07 March 2023
Public record
How to celebrate seminal online cultural works
The preservation, celebration, and archival of important online works is a growing issue for creators and communities. In every corner of the internet, there are impactful releases that contributed to shaping culture in significant and subtle ways: art, memes, ideas, and more. However, for every platform that ends, or link that breaks, the long term hosting and upkeep of these works become more precarious.
Given the abundance of influential information, ideas, and media distributed for free, it can be difficult to archive and celebrate the impact of canonical pieces of internet history. However, there are several creative projects that have successfully archived works as pieces of internet history. Here are some examples:
The Quadratic Funding Collection by Gitcoin
In 2018, alongside Zoe Hitzig and Glen Weyl, Ethereum creator Vitalik Buterin published “Liberal Radicalism”, a whitepaper that proposed a radical idea and mathematical foundation for directing resources towards projects in a way that benefits the greatest number of people rather than those with the greatest influence, called quadratic funding. Gitcoin and other organizations have applied quadratic funding to direct over $70 million to public goods and open source projects to date.
Together with Metalabel and the original authors, Gitcoin released The Quadratic Funding Collection, which reissued the text as an onchain record permanently archiving and preserving it onchain, allowed people to collect and support the influential document, and drive funding to Gitcoin’s grant program, which implements quadratic funding.
Biarritzzz, 314rritzzz, 2016—Present.
ArtBase is an initiative of Rhizome, an arts organization focused on digital culture, that began in 1999 as an archive of born-digital art. The archive, which has grown to include thousands of works, is “part of a larger effort to develop better tools for accessing and understanding legacy digital culture.” The archive of digital art and media is made to be free and accessible to the public.
In 2021, the archive relaunched with a new infrastructure and metadata for digital preservation. The new system is built on Wikibase, an open-source platform which is part of the Wikimedia ecosystem.
Earlier this year, Rhizome added 22 artist-made Tumblrs to its ArtBase, with the goal of making seminal digital works to be permanent and resilient against platform risk.
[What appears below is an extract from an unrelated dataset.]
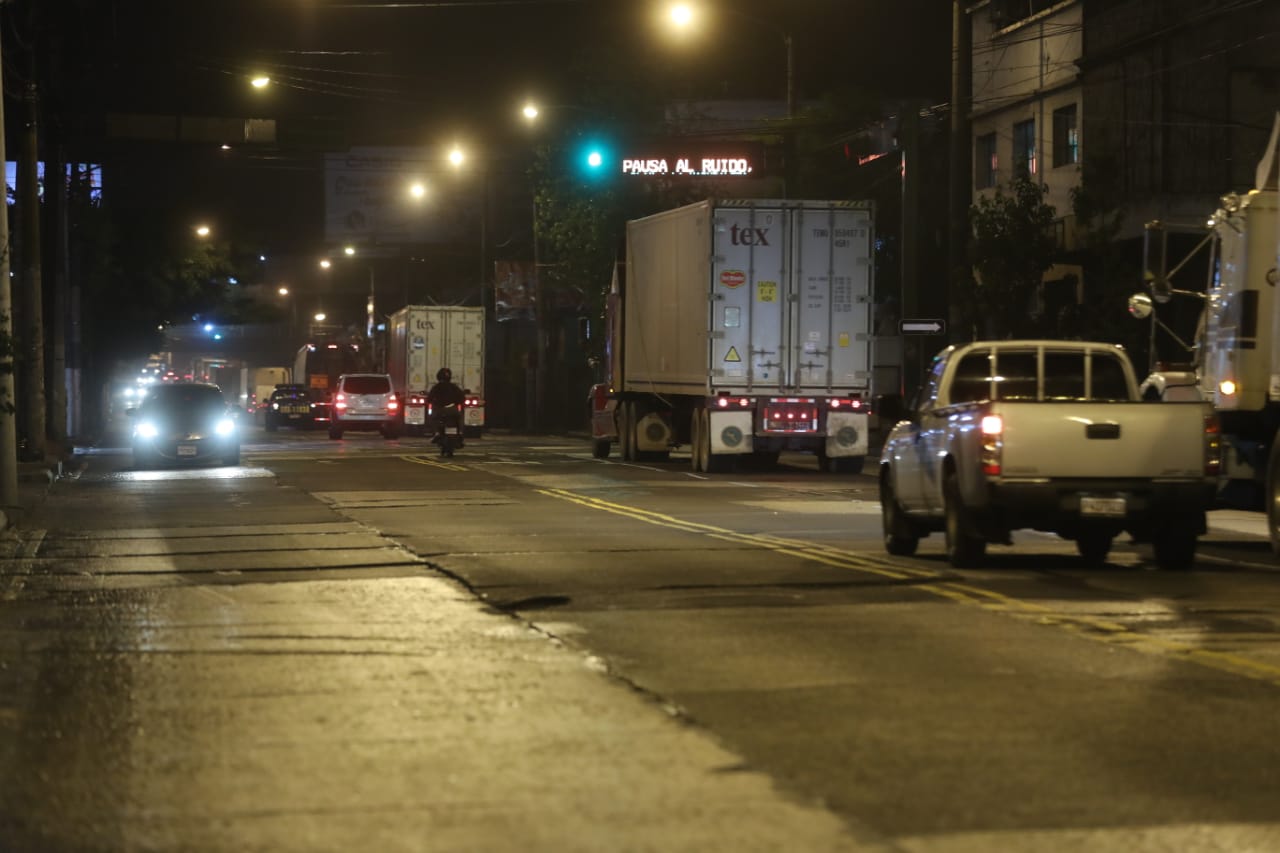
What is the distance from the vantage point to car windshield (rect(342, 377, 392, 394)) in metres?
51.8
“Our hope is that these archived works will be complemented by additional writing, interviews, and other kinds of contextualization in the future,” Rhizome said.
Cyberfeminism Index by Mindy Seu
Commissioned by Rhizome, artist Mindy Seu’s Cyberfeminism Index is a catalogued collection of projects that are techno-critical from a feminist lens. Spanning three decades from the 1990s to today, the project indexes everything from texts, art, and organizations, to people that are related to cyberfeminist practice.
“Cyberfeminism cannot be reduced to women and technology,” says Mindy Seu. “Nor is it about the diffusion of feminism through technology. Combining cyber and feminism was meant as an oxymoron or provocation, a critique of the cyberbabes and fembots that stocked the sci-fi landscapes of the 1980s. The term is self-reflexive: technology is not only the subject of cyberfeminism, but its means of transmission. It’s all about feedback.”
The collection of material, compiled into a 600-page book and archived online, is described as “incomplete” and “always in progress,” with an open invitation to submit additional entries on its website.
There are other active practices to preserve seminal online works. Most notable is the amazing nonprofit initiative of the Internet Archive.
Other efforts are centered around an onchain permaweb. This includes projects like Arweave and IPFS (Interplanetary File System), two blockchain-enabled decentralized storage systems that aim to be permanent and resilient.
There are other examples such as Jack Dorsey minting the first Tweet as an NFT. Computer scientist Tim Berners Lee, credited as the creator of the World Wide Web, also released an NFT that represented the original source code for the web.
All of these projects address the need for preserving and celebrating important digital works. How can we honor the historical value of digital art, websites, or internet-native ideas? As more information and media arrives digitally native first, without analog counterparts, this area of exploration, and questions on how to value influential digital content, should continue to grow in importance.